Я поднимаюсь к себе в комнату и какое-то время сижу на кровати, вращая в руках телефон и пытаясь не думать о Бонни. Отсутствие Бонни в школе и отсутствие сообщений от нее сегодня каким-то странным образом беспокоят меня больше, чем все, что случилось на этой неделе. От одной мысли об этом меня тошнит. Она не просто уехала. Она увезла с собой что-то еще; что-то, что я пока не знаю, как назвать. И я не уверена, что неопределенное нечто вернется, если Бонни приедет домой. Когда она приедет.

Я откидываюсь на кровати и таращусь в потолок, размышляя помимо своей воли о том, а не права ли была Валери насчет Бонни-которая-сама-себя-загоняет. Не хочу, чтобы она была права, но Валери вообще всегда права, так что…

И тут, разумеется, от Бонни приходит сообщение: «Привет! Как прошел экзамен? :)»

Ну ничего себе, еще и смайлик поставила. «А тебе какая разница?»

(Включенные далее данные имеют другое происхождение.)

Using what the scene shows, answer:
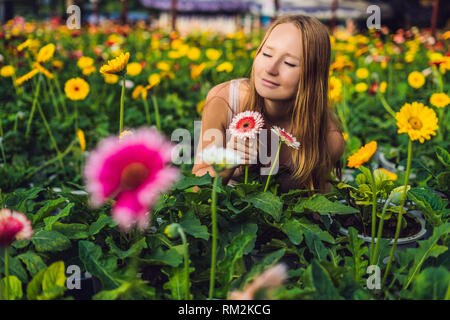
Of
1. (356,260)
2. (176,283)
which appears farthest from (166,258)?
(356,260)

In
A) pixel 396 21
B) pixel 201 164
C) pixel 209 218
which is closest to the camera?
pixel 209 218

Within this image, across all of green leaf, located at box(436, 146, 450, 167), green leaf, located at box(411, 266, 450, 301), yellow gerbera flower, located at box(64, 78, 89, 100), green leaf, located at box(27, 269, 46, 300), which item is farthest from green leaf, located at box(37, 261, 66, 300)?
yellow gerbera flower, located at box(64, 78, 89, 100)

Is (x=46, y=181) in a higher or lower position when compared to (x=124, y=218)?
lower

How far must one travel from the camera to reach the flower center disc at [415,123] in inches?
30.0

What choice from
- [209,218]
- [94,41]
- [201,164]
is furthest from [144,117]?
[94,41]

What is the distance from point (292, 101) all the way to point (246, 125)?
14.2 inches

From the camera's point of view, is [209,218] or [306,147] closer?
[209,218]

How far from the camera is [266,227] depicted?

Плющ: ?! Огромная, конечно!

Я: Экзамен закончился сто лет назад.

Я: Ты злишься? Что случилось?

Плющ: Ничего. Экзамен прошел отстойно. Как Йоркшир?

Я: Мы уехали из Йоркшира!

На экране появляется многоточие: Бонни что-то печатает (наверное, пишет, где они сейчас), но я отбрасываю телефон на другую сторону кровати и зарываюсь лицом в одеяло. Я больше так не могу. И не уверена, что хочу. Это слишком утомительно. Я воображаю, как сейчас спущусь вниз и покажу сообщения Кэролин. Мне даже ничего не придется говорить. Просто покажу.

Я шумно вздыхаю и сажусь на кровати, снова поднимая телефон. Конечно, я этого не сделаю. Даже если бы я была готова предать Бонни – а я, несмотря на все свое раздражение, этого никогда не сделаю, – теперь уже слишком поздно. Я стольким людям солгала. Если я сдам Бонни, то и самой мне будет несдобровать.

Плющ: Мы не могли найти жилье, и в глуши уже становилось опасно. Джек говорит, лучше всего прятаться у всех на виду. Поэтому мы в Глазго! Джек через интернет нашел нам отличное жилье. Платим наличными, и хозяева не задают никаких вопросов. Все отлично  )

«Да, звучит просто отлично», – думаю я, закатывая глаза. Мне уже не стоит ничему удивляться, но все же… Глазго?! А я-то думала, что побег из дома – это так романтично.

Я: Отлично.

Плющ: Прости, что долго не писала. Не могла зарядить телефон!

Я: Все ок.

Бонни присылает смайлик с застегнутым на «молнию» ртом, а потом улыбающийся, и я из последних сил держусь, чтобы не швырнуть телефон через всю комнату.

Боже, на прошлой неделе в это время мы пекли печенье у нее на кухне. Она гоняла меня по таблице Менделеева и давала зефирку за каждый правильный ответ. И что, она уже тогда планировала побег? Уже знала, что уедет?

Забудь, говорю я себе. Пожалуйста, перестань думать об этом хоть ненадолго. Тебе нужно готовиться.

В дверь звонят.

Я слышу, как по лестнице поднимаются голоса: один принадлежит Кэролин, а другой… ох, боже. Это мама Бонни. Она что, ко мне? А что, если… Подождите-ка. Что, если они узнали, где Бонни, и полиция уже выехала к ней? Я собираюсь встать с кровати, но замираю, поставив на пол одну ногу. Маловероятно. Вряд ли мама Бонни помчалась рассказывать мне новости.

Я все еще пребываю в этой неловкой позе, когда в комнату заходит Кэролин.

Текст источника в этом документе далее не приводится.